O DÉFICE (questões de fundo): A questão da existência ou não de um défice orçamental virtuoso e da necessidade do equilíbrio das contas públicas é um dos temas mais discutidos na ciência económica. Acresce a este facto a dificuldade que existe em chegar a acordo quanto ao seu método de cálculo.
Há, no entanto, hoje um consenso básico quanto a duas questões: as finanças públicas devem ser, tanto quanto possível, equilibradas e o investimento estatal deve servir apenas para a criação de redes de apoio social aos mais desfavorecidos e para áreas de manifestação de soberania como a defesa e a segurança. Não para promoção do crescimento económico, que apenas poderá ser sólido e sustentado se provocado pela iniciativa privada. Isto é sobretudo verdade para a Europa, que com a sua população envelhecida e consequente queda das receitas públicas (impostos) e aumento a despesas públicas (reformas), não poderá mais utilizar o Estado para o fornecimento de serviços que tradicionalmente por ele eram fornecidos.

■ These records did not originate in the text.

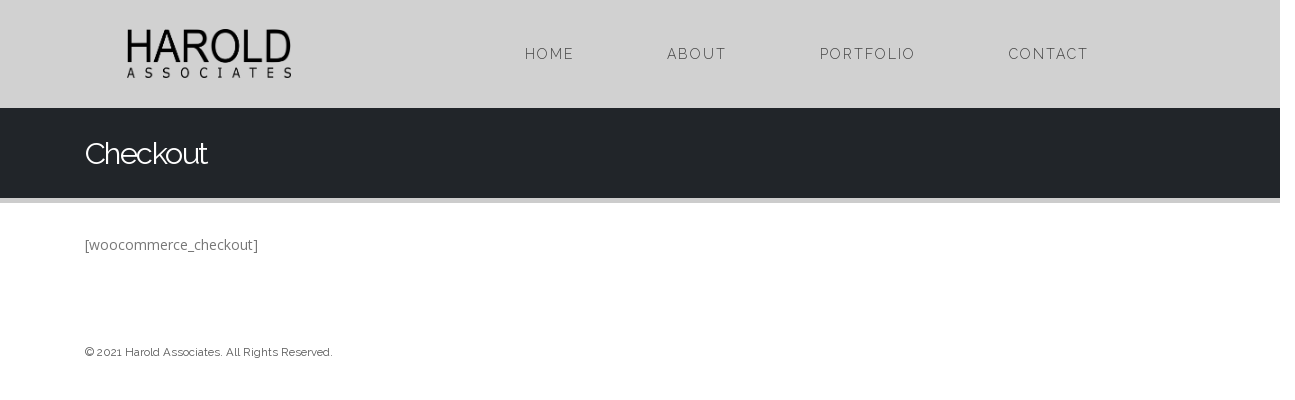

--- FILE ---
content_type: text/css
request_url: https://haroldassociates.com/wp-content/uploads/porto_styles/theme_css_vars.css?ver=6.2.1
body_size: 219
content:
:root{--porto-skin-color:#000000;--porto-skin-color-inverse:#ffffff;--porto-secondary-color:#e4e4e4;--porto-tertiary-color:#2baab1;--porto-quaternary-color:#383f48;--porto-dark-color:#212529;--porto-light-color:#ffffff;--porto-grid-gutter-width:30px;--porto-body-ff:"Open Sans";--porto-body-fw:400;--porto-body-fs:14px;--porto-body-lh:14px;--porto-body-ls:0;--porto-body-color:#777777;;--porto-column-spacing:15px;--porto-res-spacing:15px;--porto-skin-dark-5:#000000;--porto-skin-dark-10:#000000;--porto-skin-dark-20:#000000;--porto-skin-light-5:#0d0d0d}.container,.wp-block,.col-half-section{--porto-container-width:1140px}h1{--porto-h1-ff:"Raleway";--porto-h1-fw:400;--porto-h1-fs:36px;--porto-h1-lh:44px;--porto-h1-color:#212529;}h2{--porto-h2-ff:"Raleway";--porto-h2-fw:300;--porto-h2-fs:30px;--porto-h2-lh:40px;--porto-h2-color:#212529;}h3{--porto-h3-ff:"Raleway";--porto-h3-fw:400;--porto-h3-fs:25px;--porto-h3-lh:32px;--porto-h3-color:#212529;}h4{--porto-h4-ff:"Raleway";--porto-h4-fw:600;--porto-h4-fs:20px;--porto-h4-lh:27px;--porto-h4-color:#212529;}h5{--porto-h5-ff:"Raleway";--porto-h5-fw:600;--porto-h5-fs:14px;--porto-h5-lh:18px;--porto-h5-color:#212529;}h6{--porto-h6-ff:"Raleway";--porto-h6-fw:400;--porto-h6-fs:14px;--porto-h6-lh:18px;--porto-h6-color:#212529;}.main-sidebar-menu{--porto-menu-side-ff:"Open Sans";--porto-menu-side-fw:400;--porto-menu-side-fs:14px;--porto-menu-side-lh:18px;--porto-menu-side-ls:0;}.add-links,.yith-wcwl-add-to-wishlist{--porto-shop-add-links-color:#333333;--porto-shop-add-links-bg-color:#ffffff;--porto-shop-add-links-border-color:#dddddd}.onnew{}#header .logo{--porto-logo-mw:164px;--porto-sticky-logo-mw:205px}.side-header-narrow-bar-logo{--porto-side-logo-mw:164px}.row > *{width:100%}@media (min-width:992px) and (max-width:1169px){.container,.wp-block,.col-half-section{--porto-container-width:960px}}@media (min-width:1170px){#header .logo{--porto-logo-mw:164px}}@media (max-width:991px){:root{--porto-res-spacing:30px}#header .logo{--porto-logo-mw:164px}}@media (max-width:767px){#header .logo{--porto-logo-mw:164px}}@media (max-width:575px){:root{--porto-res-spacing:20px}}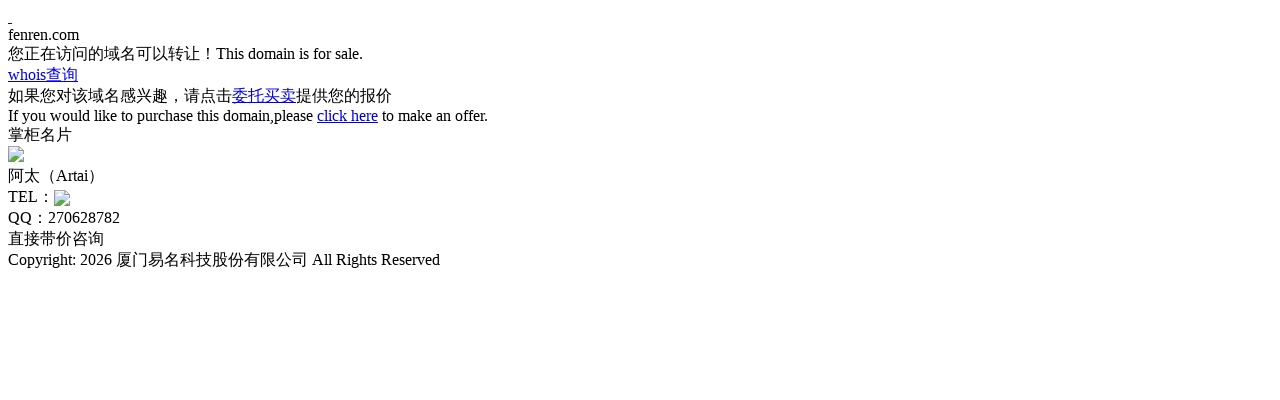

--- FILE ---
content_type: text/html; charset=utf-8
request_url: http://fenren.com/
body_size: 1948
content:

						<!DOCTYPE html>
						<html >
						<head>
						<meta http-equiv="Content-Type" content="text/html; charset=utf-8" />
						<meta http-equiv="X-UA-Compatible" content="IE=edge,chrome=1">
						<link rel="stylesheet" type="text/css" href="http://static.ename.com.cn/templet/system2/system.css?v=20250429888" />
						<script type="text/javascript" src="http://static.ename.com.cn/js/jquery-1.11.3.min.js"></script>
						<title>双拼三拼域名</title>
						<meta name="keywords" content="" >
						<meta name="description" content="" >
						</head>
						<body>
						<a href="http://www.ename.com.cn/index/introduce" target="_blank" class="templet-link">&nbsp;</a>
						<!-- 头部部分 --><div class="header">
<!-- 头部左边 -->
 <div class="left-block">
    <div class="inner1">
      <div class="inner1-left"><span>fenren.com</span></div>
      <div class="inner1-right"><span> </span></div>
    </div>  
    <div class="inner2">
     您正在访问的域名可以转让！This domain is for sale.
    </div>
 </div>
 <script>
  var inner1_w = $('.header .left-block .inner1').width()
  var inner1_left_w = $('.header .left-block .inner1 .inner1-left').width()
  var inner1_right_w = $('.header .left-block .inner1 .inner1-right').width()
 if ( inner1_left_w + inner1_right_w + 50 >= inner1_w ) {
   var inner1_right_w = inner1_w - inner1_left_w - 35
   $('.header .left-block .inner1 .inner1-right').css( { "width": inner1_right_w } )
 }
  </script>
<!-- 头部左边 --> <!-- 头部右边 --> <div class="right-block">
  <a href ="http://whois.ename.net/fenren.com" target="_blank" ><div class="inner1">
   <i></i>

  <span>whois查询</span>
 </div>
</a>
</div>
 <!-- 头部右边 -->
</div>
<!-- 头部部分 -->
<!-- 内容部分 -->
<div class="main-content">
<div class="main-content-top-bar"></div>
 <div class="left-block">
 <!-- 左边卡片1 -->
 <div class="card1" style='display:none'>
   <div class="inner1">
     <span>交易信息</span>
  </div>
  <div class="sep-line"></div>
  <div class="inner2">
    <span class="text-left">交易类型 : </span>
    <span class="text-right"></span>
  </div>
     <div class="inner2"  >
    <span class="text-left">当前价格 : </span>
   <span class="text-right\"></span>
  </div>
    <div class="inner2"  >
    <span class="text-left">剩余时间 : </span>
   <span class="text-right">
  </div>
   <a href="" class="inner3" target="_blank" >
   <span>立即购买</span>
  </a>
 </div>
  <!-- 左边卡片1 -->
 <!-- 左边卡片2-->
<div class="card2" >

<div class="inner1" >
 <div>如果您对该域名感兴趣，请点击<a target="_blank" href="http://escrow.ename.com/escrow/escr/fenren.com/1">委托买卖</a>提供您的报价</div>
 <div>If you would like to purchase this domain,please <a href="http://escrow.ename.com/escrow/escr/fenren.com/1" target="_blank">click here</a> to make an offer.</div>
</div>
</div>
 <!-- 左边卡片2 -->
 <!-- 左边卡片3 -->
 <div class="card3" >
  <script>var adInfo = {ename_ad_solt:549788}</script><script type="text/javascript" src="http://www.ename.com.cn/js/show_o.js"></script>
 </div>
 <!-- 左边卡片3 -->
 </div>
 <div class="right-block">
   <div class="inner1">
      <span>掌柜名片</span>
   </div>
<span class="avatar">
<img src="http://www.ename.com.cn/avatar/201812182001420509.jpeg">
</span>
  <div class="inner3">阿太（Artai）</div>
  <a target="_blank"  class="inner4" href="http://wpa.qq.com/msgrd?v=3&uin=270628782&site=fenren.com&menu=no"></a>
  <div class="inner5 inner5-top" >TEL：<img style='vertical-align:sub;' src='http://static.ename.com.cn/data/b/9/9/2/b992a1e54d89472b15e17bc3e4dcf610_tel.png' /></div>
  <div class="inner5" style="display:none">E-mail：</div>
  <div class="inner5" >QQ：270628782</div>
  <div class="inner5 inner5-bottom" >直接带价咨询</div>
 </div>
</div>
<!-- 内容部分 -->
<!-- 底部部分 -->
<div class="footer">
 
</div>
<!-- 底部部分 -->
<!-- 版权 -->
<div class="copyright">Copyright: <script type="text/javascript">var date = new Date();var year = date.getFullYear();window.document.write(year);</script> 厦门易名科技股份有限公司 All Rights Reserved
<span><script src='http://v1.cnzz.com/stat.php?id=1278115226&web_id=1278115226&show=pic' language='JavaScript'></script></span>
</div>
	<script type="text/javascript">
	$(function(){  
		$.ajax(  
		    {  
		        type:'get',  
		        url : 'http://www.ename.com.cn/auctioninterface/updateDomainshow?domain=fenren.com&callback=?',  
		        dataType : 'jsonp',  
		        timeout:20000,
		        success  : function(data) {  	             
		        },  
		        error : function() {  
		           
		        }  
		    }  
		);  
		}) 
		</script>
<!-- 版权 -->
</body></html>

Portugal está actualmente na presença de um ajustamento estrutural e não conjuntural. Ou seja, o governo tem de efectuar reformas nas leis laborais, no regime fiscal, no modo de funcionamento da Administração Pública, na Saúde, Educação e Justiça que permitam que a retoma económica de Portugal se faça de forma sustentada: através do aumento da produtividade e do investimento privado, nacional e estrangeiro. Isto implica uma alteração de modelo de crescimento económico - até agora temos crescido graças à construção de obras públicas. Este modelo está condenado, quer porque a necessidade destas obras não é eterna, quer porque os fundos europeus para as sustentar vão desaparecer progressivamente (esta constatação da necessidade de alteração do modelo económico resulta, como se vê, não de qualquer excesso de zelo ideológico de neo-liberais, mas da mera constatação da realidade). Fazer estas reformas em tempo de redução das receitas públicas, fruto da desaceleração da economia, é bastante complicado e implica alguma dor social. Isto poderia ter sido evitado, se os que hoje choram lágrimas de crocodilo pela degradação da situaçãos social, se tivessem preocupado em promover estas reformas em tempo de expansão económica.
Onde entra aqui o défice ? O primeiro problema é uma questão de credibilidade internacional, que para Portugal (pequena economia aberta) é muito mais relevante do que para, por exemplo, a França ou a Alemanha. A credibilidade é crucial para a atracção de investimento e fundos estrangeiros e, como vimos nos últimos trinta anos, demora imenso tempo a construir e consolidar, bastando três a quatro anos de disparates para a deitar por terra. A segunda questão é a de que qualquer tentativa de reanimação da economia via investimento público (com agravamento do défice) seria uma insistência no actual modelo, ou seja, um desperdício de recursos. Como as reformas demoram cerca de dois a três anos a fazer efeito na redução da despesa pública e na capacidade de atracção de investimento privado, não há alternativas às medidas extraordinárias para cumprimento das metas para o défice. Por último a consolidação orçamental é condição necessária para uma posterior baixa de impostos que, deixando mais dinheiro nas mãos dos cidadãos, permita um maior investimento e consumo e transforme Portugal num mercado fiscalmente competitivo para atrair investimento estrangeiro.
A questão do controlo do défice tem pois para Portugal uma múltipla dimensão de credibilidade e atractividade internacional e de alteração do nosso modelo económico. Mudar agora esta política seria desastroso. Ela dará os seus frutos: Portugal como pequena economia aberta rapidamente se adapta a novos desenvolvimentos do quadro em que actuam os agentes económicos. Dada a nossa reduzida dimensão, qualquer pequena alteração de quota de mercado das nossas empresas exportadoras num país europeu tem para nós um enorme impacto. A anunciada retoma económica para 2004 irá certamente levar por arrasto a economia portuguesa.
Espera-se que, então, o crescimento da economia portuguesa seja feito de forma mais saudável, graças a aumentos de produtividade e fruto da sua acrescida capacidade competitiva. Não graças a feiras internacionais ou a estádios de futebol.